Taxa do IPCA de 0,62% para janeiro surpreende
Agência Estado
Do Rio
A taxa de inflação surpreendeu neste início do ano, e reacendeu as expectativas do mercado em torno de uma queda dos juros na próxima reunião do Comitê de Política Monetária (Copom). O Índice Nacional de Preços ao Consumidor Amplo (IPCA) subiu 0,62% em janeiro e registrou alta de apenas 0,02 ponto percentual em relação a dezembro.
A taxa, calculada pelo IBGE, serve de referência para o sistema de metas de inflação do governo. A gerente do Sistema de Índice de Preços do IBGE, Eulina Nunes, explica que os alimentos foram os grandes responsáveis pela estabilidade na inflação em janeiro. Os produtos subiram 0,84%, abaixo dos 1,41% registrados no mês anterior.
O recuo refletiu a deflação de 2,45% nos preços dos cereais, leguminosas e oleagenosas, e de 0,68% nas carnes. Tradicionalmente, os preços desses produtos caem no início do ano. Já os produtos não alimentícios acumularam alta de 0,56%, superior em 0,19 ponto percentual à registrada no mês anterior. A pressão veio dos gastos com educação, que pularam de 0,46% para 3,05%.
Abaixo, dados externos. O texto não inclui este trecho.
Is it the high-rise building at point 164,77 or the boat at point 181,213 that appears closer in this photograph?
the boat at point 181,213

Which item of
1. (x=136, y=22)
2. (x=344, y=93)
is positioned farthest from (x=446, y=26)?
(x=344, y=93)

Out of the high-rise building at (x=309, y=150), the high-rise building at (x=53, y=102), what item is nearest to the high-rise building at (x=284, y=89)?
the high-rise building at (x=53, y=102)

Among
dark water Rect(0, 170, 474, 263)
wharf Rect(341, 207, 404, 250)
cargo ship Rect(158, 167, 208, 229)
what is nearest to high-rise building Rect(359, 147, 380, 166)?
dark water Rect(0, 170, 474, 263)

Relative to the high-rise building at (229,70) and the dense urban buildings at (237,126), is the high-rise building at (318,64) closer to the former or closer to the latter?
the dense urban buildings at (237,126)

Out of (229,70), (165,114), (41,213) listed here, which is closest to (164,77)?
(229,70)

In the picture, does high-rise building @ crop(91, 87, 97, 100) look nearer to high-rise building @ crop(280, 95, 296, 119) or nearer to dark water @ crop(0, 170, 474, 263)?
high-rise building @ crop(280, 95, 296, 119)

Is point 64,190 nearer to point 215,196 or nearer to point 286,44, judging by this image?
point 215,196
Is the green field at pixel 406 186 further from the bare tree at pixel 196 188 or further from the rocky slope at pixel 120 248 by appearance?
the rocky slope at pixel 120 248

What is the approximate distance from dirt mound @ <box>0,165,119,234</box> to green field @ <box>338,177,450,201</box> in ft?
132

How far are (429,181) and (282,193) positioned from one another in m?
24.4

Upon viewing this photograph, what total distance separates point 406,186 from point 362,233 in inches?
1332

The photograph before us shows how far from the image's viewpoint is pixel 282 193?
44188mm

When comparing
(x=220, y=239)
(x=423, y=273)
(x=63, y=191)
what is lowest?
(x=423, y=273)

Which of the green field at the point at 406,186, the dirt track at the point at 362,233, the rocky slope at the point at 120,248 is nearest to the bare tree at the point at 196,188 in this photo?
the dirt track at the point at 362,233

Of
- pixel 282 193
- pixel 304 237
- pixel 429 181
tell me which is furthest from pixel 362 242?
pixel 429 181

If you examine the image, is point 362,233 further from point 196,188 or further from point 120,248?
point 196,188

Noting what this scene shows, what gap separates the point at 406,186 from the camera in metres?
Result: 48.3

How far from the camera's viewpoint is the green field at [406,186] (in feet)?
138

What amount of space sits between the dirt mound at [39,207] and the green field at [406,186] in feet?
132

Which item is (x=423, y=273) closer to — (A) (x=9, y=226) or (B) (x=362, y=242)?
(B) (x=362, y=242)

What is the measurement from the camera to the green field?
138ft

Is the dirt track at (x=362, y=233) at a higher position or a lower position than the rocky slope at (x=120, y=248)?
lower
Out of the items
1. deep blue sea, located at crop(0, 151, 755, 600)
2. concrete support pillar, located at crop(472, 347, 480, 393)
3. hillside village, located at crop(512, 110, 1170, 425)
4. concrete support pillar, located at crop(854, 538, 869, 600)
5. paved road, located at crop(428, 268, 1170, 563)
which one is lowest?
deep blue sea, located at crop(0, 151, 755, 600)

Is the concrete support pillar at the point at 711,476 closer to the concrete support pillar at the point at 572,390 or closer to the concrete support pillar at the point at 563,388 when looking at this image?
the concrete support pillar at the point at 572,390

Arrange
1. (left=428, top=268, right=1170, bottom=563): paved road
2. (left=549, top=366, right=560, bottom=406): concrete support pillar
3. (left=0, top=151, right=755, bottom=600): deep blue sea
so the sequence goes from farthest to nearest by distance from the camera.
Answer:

O IBGE divulgou ontem, também, o Índice de Nacional de Preços ao Consumidor (INPC) de janeiro, que ficou em 0,61%, inferior em 0,13 ponto percentual à taxa verificada no mês anterior. O cenário positivo para a inflação levou o mercado a rever suas projeções para os índices de preços em 2000. O Lloyds Bank TSB acredita que a inflação possa ficar cerca de meio ponto percentual abaixo da taxa projetada no final do ano passado. O economista-chefe da instituição, Odair Abate, trabalha com taxa entre 0,3% e 0,4% nos próximos dois meses.
A desaceleração na alta dos índices de preços abriu espaço para um corte na taxa de juros, na opinão de Abate. Se não houver redução, pelo menos, o governo deve sinalizar com uma mudança no viés. O executivo da Mercatto, Paulo Veiga pondera, porém, que a tendência de alta de juros na Europa pode inibir um movimento mais ousado do governo.